▶
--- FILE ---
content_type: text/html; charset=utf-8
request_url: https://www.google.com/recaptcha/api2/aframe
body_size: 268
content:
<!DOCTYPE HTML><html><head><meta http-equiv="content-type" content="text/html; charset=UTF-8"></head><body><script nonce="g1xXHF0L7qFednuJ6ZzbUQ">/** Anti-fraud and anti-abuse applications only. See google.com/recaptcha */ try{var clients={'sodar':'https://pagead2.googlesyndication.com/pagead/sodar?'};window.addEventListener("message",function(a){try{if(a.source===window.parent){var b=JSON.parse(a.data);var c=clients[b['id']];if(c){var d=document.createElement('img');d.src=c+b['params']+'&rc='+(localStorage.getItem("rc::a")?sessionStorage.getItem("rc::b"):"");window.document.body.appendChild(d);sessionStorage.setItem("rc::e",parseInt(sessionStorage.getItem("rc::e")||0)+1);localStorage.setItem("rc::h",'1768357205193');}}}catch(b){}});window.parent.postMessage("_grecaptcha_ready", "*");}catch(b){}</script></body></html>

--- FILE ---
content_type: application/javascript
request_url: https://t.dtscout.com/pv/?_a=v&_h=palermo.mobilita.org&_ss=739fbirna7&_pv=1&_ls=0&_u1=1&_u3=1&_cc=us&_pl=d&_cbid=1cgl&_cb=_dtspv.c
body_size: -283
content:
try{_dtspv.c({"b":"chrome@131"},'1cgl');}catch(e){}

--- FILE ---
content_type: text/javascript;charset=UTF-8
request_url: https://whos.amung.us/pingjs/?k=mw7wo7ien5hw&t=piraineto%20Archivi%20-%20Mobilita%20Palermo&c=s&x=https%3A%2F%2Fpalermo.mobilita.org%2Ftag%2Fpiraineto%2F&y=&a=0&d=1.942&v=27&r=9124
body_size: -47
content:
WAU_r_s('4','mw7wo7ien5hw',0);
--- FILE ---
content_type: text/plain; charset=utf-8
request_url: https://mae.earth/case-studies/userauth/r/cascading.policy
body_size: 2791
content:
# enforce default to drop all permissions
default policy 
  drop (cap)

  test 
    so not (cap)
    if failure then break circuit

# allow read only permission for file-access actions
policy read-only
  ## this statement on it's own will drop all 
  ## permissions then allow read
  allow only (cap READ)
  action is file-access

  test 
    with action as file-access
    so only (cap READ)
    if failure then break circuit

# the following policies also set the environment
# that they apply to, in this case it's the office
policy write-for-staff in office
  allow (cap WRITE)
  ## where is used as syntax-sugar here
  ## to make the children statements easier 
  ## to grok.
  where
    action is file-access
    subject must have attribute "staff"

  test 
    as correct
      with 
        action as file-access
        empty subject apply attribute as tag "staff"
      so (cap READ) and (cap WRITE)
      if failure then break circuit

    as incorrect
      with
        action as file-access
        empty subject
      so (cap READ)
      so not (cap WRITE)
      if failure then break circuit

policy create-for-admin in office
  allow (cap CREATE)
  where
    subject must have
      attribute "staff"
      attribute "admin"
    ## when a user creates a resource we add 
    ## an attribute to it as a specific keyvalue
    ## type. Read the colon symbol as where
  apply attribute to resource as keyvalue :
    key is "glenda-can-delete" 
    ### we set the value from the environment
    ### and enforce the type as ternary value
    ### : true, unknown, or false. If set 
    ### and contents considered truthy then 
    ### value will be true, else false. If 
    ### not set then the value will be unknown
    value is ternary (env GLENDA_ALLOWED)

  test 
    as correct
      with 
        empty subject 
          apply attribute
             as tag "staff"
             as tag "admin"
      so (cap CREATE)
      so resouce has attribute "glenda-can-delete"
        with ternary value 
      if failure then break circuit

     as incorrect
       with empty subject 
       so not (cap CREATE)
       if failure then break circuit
◀
### What is being asked
Set down again, word for word, the stretch of records from the line with "# allow read" to the line with "policy write-for-staff in office", both of those lines included.

### Answer section
# allow read only permission for file-access actions
policy read-only
  ## this statement on it's own will drop all 
  ## permissions then allow read
  allow only (cap READ)
  action is file-access

  test 
    with action as file-access
    so only (cap READ)
    if failure then break circuit

# the following policies also set the environment
# that they apply to, in this case it's the office
policy write-for-staff in office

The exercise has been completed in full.